Too much noise. Too much movement! That is how Georges Duhamel had described his perception of cinema in 1930, expressing the disturbance that the filmic image produced in his ability to perceive and understand the world. Almost thirty years before, at the outset of the century we concluded, George Simmel had diagnosed a similar phenomenon for the inhabitant of the modern metropolis.
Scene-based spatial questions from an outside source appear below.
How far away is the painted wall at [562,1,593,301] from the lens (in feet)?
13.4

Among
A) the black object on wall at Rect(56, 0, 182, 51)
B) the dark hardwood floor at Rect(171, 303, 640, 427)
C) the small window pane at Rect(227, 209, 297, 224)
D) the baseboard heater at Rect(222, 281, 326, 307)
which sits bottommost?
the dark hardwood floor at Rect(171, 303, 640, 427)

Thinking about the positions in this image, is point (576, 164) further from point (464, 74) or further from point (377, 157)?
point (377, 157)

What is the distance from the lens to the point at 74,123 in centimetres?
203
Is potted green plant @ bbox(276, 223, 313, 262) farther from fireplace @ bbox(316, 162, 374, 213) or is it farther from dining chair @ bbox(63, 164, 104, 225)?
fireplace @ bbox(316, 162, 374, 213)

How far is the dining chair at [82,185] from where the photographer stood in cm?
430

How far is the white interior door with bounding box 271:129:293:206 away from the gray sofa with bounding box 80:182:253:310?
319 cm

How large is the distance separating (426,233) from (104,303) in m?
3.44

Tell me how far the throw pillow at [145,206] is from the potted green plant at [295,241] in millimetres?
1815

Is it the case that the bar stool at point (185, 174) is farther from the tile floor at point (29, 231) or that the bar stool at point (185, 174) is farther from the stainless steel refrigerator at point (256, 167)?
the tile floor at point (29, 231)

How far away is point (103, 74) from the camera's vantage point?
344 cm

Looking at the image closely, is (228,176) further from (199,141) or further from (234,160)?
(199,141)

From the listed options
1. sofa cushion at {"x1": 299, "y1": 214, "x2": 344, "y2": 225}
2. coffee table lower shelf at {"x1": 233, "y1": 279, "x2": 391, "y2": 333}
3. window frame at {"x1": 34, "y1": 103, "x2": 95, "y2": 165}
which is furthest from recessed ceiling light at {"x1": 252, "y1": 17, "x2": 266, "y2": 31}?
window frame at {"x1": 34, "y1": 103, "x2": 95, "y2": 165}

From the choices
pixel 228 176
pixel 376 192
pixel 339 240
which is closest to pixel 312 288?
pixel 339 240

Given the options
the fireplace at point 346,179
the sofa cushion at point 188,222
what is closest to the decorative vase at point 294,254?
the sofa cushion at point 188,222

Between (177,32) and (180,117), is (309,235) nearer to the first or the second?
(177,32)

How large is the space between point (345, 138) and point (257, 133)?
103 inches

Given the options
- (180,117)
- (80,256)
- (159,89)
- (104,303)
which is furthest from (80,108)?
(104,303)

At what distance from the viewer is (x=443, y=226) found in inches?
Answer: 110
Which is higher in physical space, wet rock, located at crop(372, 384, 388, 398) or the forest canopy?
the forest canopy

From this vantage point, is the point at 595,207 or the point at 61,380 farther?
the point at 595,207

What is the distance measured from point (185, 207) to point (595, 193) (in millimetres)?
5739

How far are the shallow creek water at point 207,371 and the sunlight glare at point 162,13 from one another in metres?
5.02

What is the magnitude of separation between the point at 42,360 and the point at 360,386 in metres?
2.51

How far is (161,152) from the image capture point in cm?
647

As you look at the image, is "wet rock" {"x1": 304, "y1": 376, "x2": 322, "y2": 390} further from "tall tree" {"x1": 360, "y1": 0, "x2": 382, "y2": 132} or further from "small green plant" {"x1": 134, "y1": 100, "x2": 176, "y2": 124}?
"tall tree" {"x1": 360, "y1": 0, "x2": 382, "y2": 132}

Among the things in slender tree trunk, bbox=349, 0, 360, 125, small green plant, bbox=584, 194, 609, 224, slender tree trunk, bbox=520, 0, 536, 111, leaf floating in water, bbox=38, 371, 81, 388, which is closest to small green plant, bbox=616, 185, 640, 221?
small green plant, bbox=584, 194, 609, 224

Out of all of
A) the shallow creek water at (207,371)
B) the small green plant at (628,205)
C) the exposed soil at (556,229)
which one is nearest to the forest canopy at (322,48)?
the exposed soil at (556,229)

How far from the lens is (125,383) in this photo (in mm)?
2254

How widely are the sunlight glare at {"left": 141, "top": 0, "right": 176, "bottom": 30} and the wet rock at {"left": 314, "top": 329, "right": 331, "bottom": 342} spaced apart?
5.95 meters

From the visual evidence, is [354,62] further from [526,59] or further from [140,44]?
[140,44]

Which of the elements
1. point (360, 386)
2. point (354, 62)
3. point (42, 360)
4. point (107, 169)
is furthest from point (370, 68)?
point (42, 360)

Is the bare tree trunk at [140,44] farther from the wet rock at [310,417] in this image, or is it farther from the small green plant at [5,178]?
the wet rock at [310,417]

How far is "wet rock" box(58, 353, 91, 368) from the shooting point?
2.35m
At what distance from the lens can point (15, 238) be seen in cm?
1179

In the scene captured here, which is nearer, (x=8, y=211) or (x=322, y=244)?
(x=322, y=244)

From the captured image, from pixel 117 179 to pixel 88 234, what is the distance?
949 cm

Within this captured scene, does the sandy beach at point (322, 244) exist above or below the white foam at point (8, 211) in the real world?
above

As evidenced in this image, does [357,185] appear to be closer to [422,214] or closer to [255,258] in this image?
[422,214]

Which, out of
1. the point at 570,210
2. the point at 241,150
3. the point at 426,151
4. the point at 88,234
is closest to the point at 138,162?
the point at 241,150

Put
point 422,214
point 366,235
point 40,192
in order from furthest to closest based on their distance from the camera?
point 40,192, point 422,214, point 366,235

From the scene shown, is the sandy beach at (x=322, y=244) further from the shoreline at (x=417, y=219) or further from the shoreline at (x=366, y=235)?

The excessive quantity and speed of images has not wreaked the harm he had feared, but it has provided a new range of influence for contemporary art: inquiring into the individual’s senses and consciousness, into our physical sensibility and our critical capacity to distinguish reality from fiction, or simply to enjoy the ambiguities.
This book does not illustrate the exhibition Stimuli (held at Witte de With between November 21, 1999 and February 13, 2000), but offers a path through its motivations and phantasmagorias.
Conceived by Bartomeu Marí – at the time director of Witte de With– and Karel Schampers – then senior curator modern art at Museum Boijmans van Beuningen – the exhibition unfolded around the notions of hypnosis and ecstasy. Delivering an anti-formalist reading of art, the publication Stimuli emphasizes physical sensation as the instigator and fundamental reason of art at the close of the twentieth century.
In “Dream Machines,” the Dutch art historian Jos ten Berge analyzes the genealogy of the perceptual illusion in modernity, from Georges Duhamel to Walter Benjamin, from Guy Debord to virtual reality. The monograph is completed by the text “Metropolis and Mental Life,” published by Georg Simmel in 1903.